- Directed by: Dave Fleischer
- Produced by: Max Fleischer
- Starring: Bonnie Poe (all voices)
- Animation by: Willard Bowsky David Tendlar
- Color process: Black and white
- Production company: Fleischer Studios
- Distributed by: Paramount Pictures
- Release date: February 2, 1934;
- Running time: 8 minutes
- Country: United States
- Language: English

= Red Hot Mamma =

Red Hot Mamma is a 1934 Fleischer Studios Betty Boop animated short directed by Dave Fleischer.

==Plot summary==
It's a snowy winter's night, and a shivering Betty is trying to sleep. Shutting all the windows isn't enough, so she lights a roaring fire in the fireplace and falls asleep on the hearthplace rug.
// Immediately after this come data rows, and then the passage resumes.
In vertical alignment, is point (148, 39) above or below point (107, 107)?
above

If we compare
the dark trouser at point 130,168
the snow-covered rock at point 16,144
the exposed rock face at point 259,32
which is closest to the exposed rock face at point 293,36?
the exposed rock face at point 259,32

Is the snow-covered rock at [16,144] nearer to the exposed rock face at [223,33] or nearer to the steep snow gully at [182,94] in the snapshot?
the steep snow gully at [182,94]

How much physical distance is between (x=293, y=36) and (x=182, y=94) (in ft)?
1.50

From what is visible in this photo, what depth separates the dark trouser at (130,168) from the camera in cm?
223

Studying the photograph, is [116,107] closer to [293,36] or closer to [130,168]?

The heat of the flames soon turns two roosting chickens into roasted chickens, and causes Betty to dream that her fireplace has become the gate to Hell itself. Betty explores the underworld, and sings "Hell's Bells" for Satan and his minions. When Satan tries to put the moves on Betty, she fixes him with a (literally) icy stare, freezing him and all of Hell. When she falls through a hole and onto an icy surface below, Betty wakes up to find the fire out with the windows open and her bed frozen, and she goes to bed, this time under a pile of warm quilts.

==Notes==
Clips of the redrawn colorized version were used in the compilation movie Betty Boop For President: The Movie (1980).

==Censorship==
In 1934 the film was rejected by the BBFC in the United Kingdom, because it depicted Hell in a humorous manner, which was deemed blasphemous.